Alteración en el desarrollo del lenguaje, alteración en el desarrollo motor y alteración en el
desarrollo del comportamiento (irritabilidad, indiferencia u hostilidad)



El médico también encuentra cambios en los exámenes sanguíneos y otros hallazgos que
indican la cronicidad de la desnutrición y que, en muchos casos, son muy llamativos:



· La piel estará seca, áspera y descamándose. Generalmente se observan fisuras en los
párpados, labios y en los pliegues de codos y rodillas. Pueden verse lesiones de tipo pequeños
hematomas en los casos que el déficit de vitamina C es importante. Si existe una desnutrición
severa el niño tendrá los dedos de las manos y los pies muy fríos y azulados debidos a
trastornos circulatorios. Generalmente estos niños tendrán lesiones en piel sobreinfectada con
bacterias u hongos.



· El cabello es seco, quebradizo, de color rojizo (o pajizo) y se desprende fácilmente. Es muy
frecuente observar que el cabello del niño tiene varios colores (negruzco en la punta, rojizo en
el medio y claro o amarillento en la base de éste) Igualmente, las uñas son muy delgadas y
frágiles.



· La falta de vitamina A conduce a úlcera en la córnea y puede llevar a la ceguera.



· Los niños, paradójicamente, tienen anorexia; crecimiento del hígado (hepatomegalia) y
alteración en el ritmo de las deposiciones fecales.
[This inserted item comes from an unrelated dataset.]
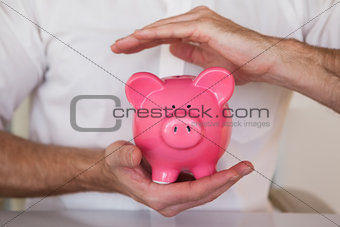 Casual businessman holding piggy bank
· La frecuencia cardíaca está acelerada (taquicardia) y son frecuentes las contínuas infecciones
respiratorias.



· El médico encuentra raquitismo, osteoporosis, escorbuto, debilidad muscular, anemia por
falta de hierro o vitamina B12, anemia por falta de ácido fólico, anemia por falta de vitamina C
o anemia por infecciones.



Las condiciones de salud que ocasionan desnutrición por una inadecuada absorción o
utilización de los nutrientes pueden ser las enfermedades renales crónicas, las enfermedades
cardiopulmonares, las enfermedades digestivas, pancreáticas o hepáticas, el cáncer, los
errores del metabolismo, etc.



Es muy frecuentes que los niños desnutridos tengan infecciones repetidamente; de hecho, es
la principal causa de mortalidad en ellos. Esto es debido a que el déficit de nutrientes altera las
barreas de inmunidad que protegen contra los gérmenes y éstos pueden invadir fácilmente.
Entre los gérmenes que más frecuentemente atacan a las personas desnutridas están el virus
del sarampión, del herpes, de la hepatitis, el bacilo de la tuberculosis y los hongos.

La desnutrición es definida como la condición patológica derivada de la subutilización de los
nutrientes esenciales en las células del cuerpo.